Causes of provoked seizures include:
Arteriovenous malformation (AVM) is a treatable medical condition that can cause seizures, headaches, and brain hemorrhages. An MRI can quickly confirm or reject this as a cause.
head injury may cause non-epileptic post-traumatic seizures or post-traumatic epilepsy, in which the seizures chronically recur.
intoxication with drugs
drug toxicity, for example aminophylline or local anaesthetics
normal doses of certain drugs that lower the seizure threshold, such as tricyclic antidepressants
infection, such as encephalitis or meningitis
fever leading to febrile convulsions (but see above)
metabolic disturbances, such as hypoglycaemia, hyponatremia or hypoxia
withdrawal from drugs (anticonvulsants and sedatives such as alcohol, barbiturates, and benzodiazepines)
space-occupying lesions in the brain (abscesses, tumors)
seizures during (or shortly after) pregnancy can be a sign of eclampsia.
binaural beat brainwave entrainment may trigger seizures in both epileptics and non-epileptics
haemorrhagic stroke can occasionally present with seizures, embolic strokes generally don't (though epilepsy is a common later complication); cerebral venous sinus thrombosis, a rare type of stroke, is more likely to be accompanied by seizures than other types of stroke
multiple sclerosis sufferers may rarely experience seizures
certain light patterns, such as those found in video games or other media.
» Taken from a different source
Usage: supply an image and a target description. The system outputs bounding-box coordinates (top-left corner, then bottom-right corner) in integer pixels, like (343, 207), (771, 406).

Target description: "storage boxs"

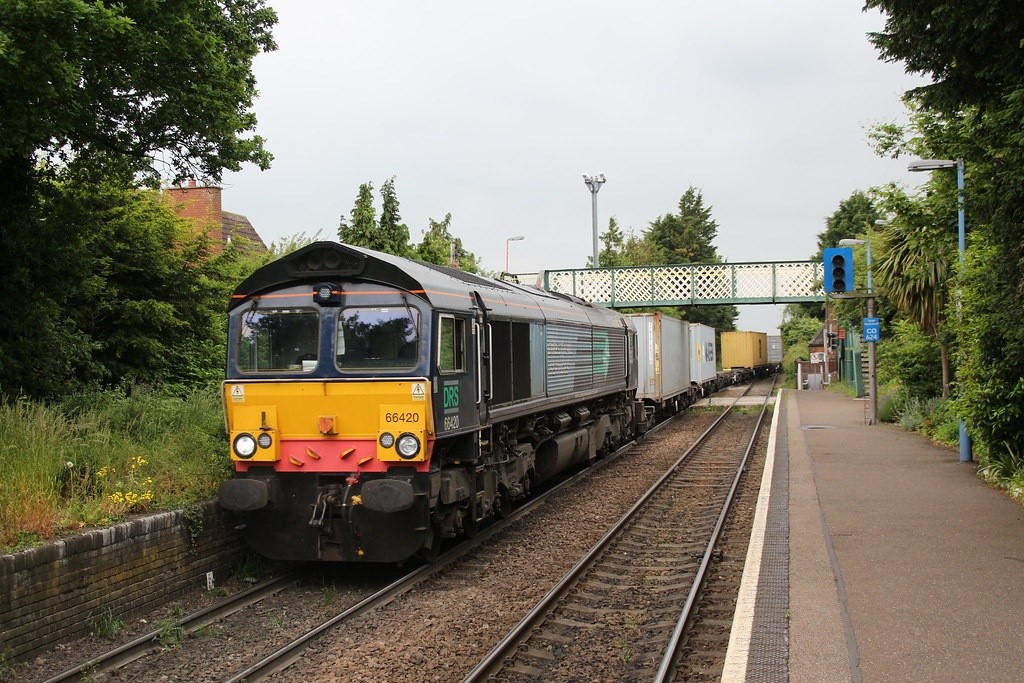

Some medications produce an increased risk of seizures and electroconvulsive therapy (ECT) deliberately sets out to induce a seizure for the treatment of major depression. Many seizures have unknown causes.
Seizures which are provoked are not associated with epilepsy, and people who experience such seizures are normally not diagnosed with epilepsy. However, the seizures described above resemble those of epilepsy both outwardly, and on EEG testing.
Seizures can occur after a subject witnesses a traumatic event. This type of seizure is known as a psychogenic non-epileptic seizure and is related to posttraumatic stress disorder.
Mild seizures can be induced through a combination of quickly standing, hyperventilation and applying pressure to the sternum.